TASK INSTRUCTIONS
Decide whether each statement agrees with the text on Thomas More below, answering yes or no and quoting the exact words of the text that settle it. (a) John Tewkesbury was burned at Smithfield five days before Christmas of 1531. (b) Tewkesbury lay in the stocks in the porter's lodge for three days. (c) Eight men were put to death as Protestant heretics while More was Lord Chancellor.

The honor posterity pays to Sir Thomas More‘s valor for his own eventual martyrdom has always been attenuated by More’s own keenness to visit that martyrdom on others. Six men were put to death as Protestant heretics during the Catholic More’s 30 months as Lord Chancellor and several of them — including John Tewkesbury, who burned at Smithfield five days before the sad Christmas of 1531 — were even held and tortured by More himself, at his personal estate.

More, famous for subjecting his own flesh to the hairshirt, was not ashamed to have his porter’s house outfitted as a personal torture chamber complete with his own set of stocks. When another wrongthinker, George Constantine, managed to break out of More’s cage and flee to the continent, the future saint joked in the Apology how humanely that showed Constantine was treated, that he proved “strong enough to break the stocks, nor waxen so lame of his legs with lying but that he was light enough to leap the walls.” LOL!

Others like Tewkesbury were not so robust after More got through with them.

This leather merchant had found his way to reform ideas after coming into possession of a contraband Tyndale English Bible, and was also found in possession of Tyndale’s subversive Parable of the Wicked Mammon.

“If Paul were now alive, and would defend his own learning, he should be tried through fire; not through fire of the judgment of scripture, (for that light men now utterly refuse,) but by the pope’s law, and with fire of fagots,” Tyndale thunders in Wicked Mammon.

Tewkesbury failed his first trial by fagot: after repelling the personal interrogation of Bishop Cuthberg Tunstall,* Tewkesbury

was sent from the Lollards’ tower to my lord chancellor’s, called sir Thomas More, to Chelsea, with all his articles; to see whether he might accuse others. There he lay in the porter’s lodge, hand, foot, and head in the stocks, six days without release: then was he carried to Jesu’s tree, in his [More’s] privy garden, where he was whipped, and also twisted in the brows with small ropes, so that the blood started out of his eyes … after this, he was sent to be racked in the Tower, till he was almost lame, and there he promised to recant. (Foxe’s Book of Martyrs

Recanting entailed public penitence meant to underscore the consequences of backsliding: carrying to St. Paul’s Cross a fagot of the sort that would be lit under the feet of a repeat heretic.


John Tewkesbury carrying his fagot in penance. Illustration from Foxe’s Book of Martyrs.

DATASET EXCERPT
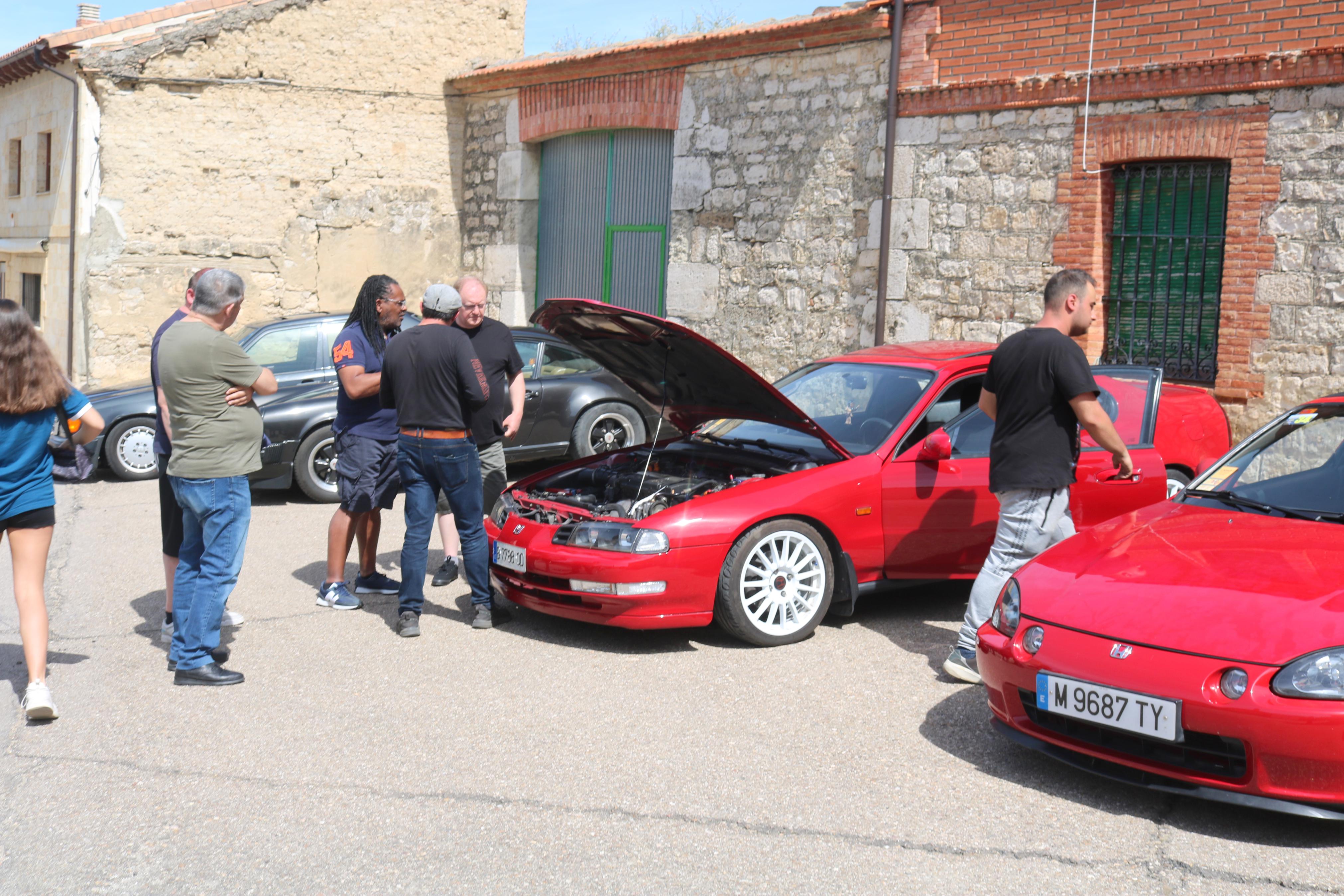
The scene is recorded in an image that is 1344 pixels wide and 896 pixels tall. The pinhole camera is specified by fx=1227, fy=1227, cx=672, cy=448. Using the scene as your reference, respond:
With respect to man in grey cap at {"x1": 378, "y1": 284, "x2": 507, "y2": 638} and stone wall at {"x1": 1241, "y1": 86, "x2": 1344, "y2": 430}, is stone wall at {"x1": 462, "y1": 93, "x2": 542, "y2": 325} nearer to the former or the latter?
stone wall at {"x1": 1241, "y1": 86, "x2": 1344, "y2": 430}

WRITTEN ANSWER
(a) Yes: "John Tewkesbury, who burned at Smithfield five days before the sad Christmas of 1531"
(b) No: "There he lay in the porter’s lodge, hand, foot, and head in the stocks, six days without release"
(c) No: "Six men were put to death as Protestant heretics during the Catholic More’s 30 months as Lord Chancellor"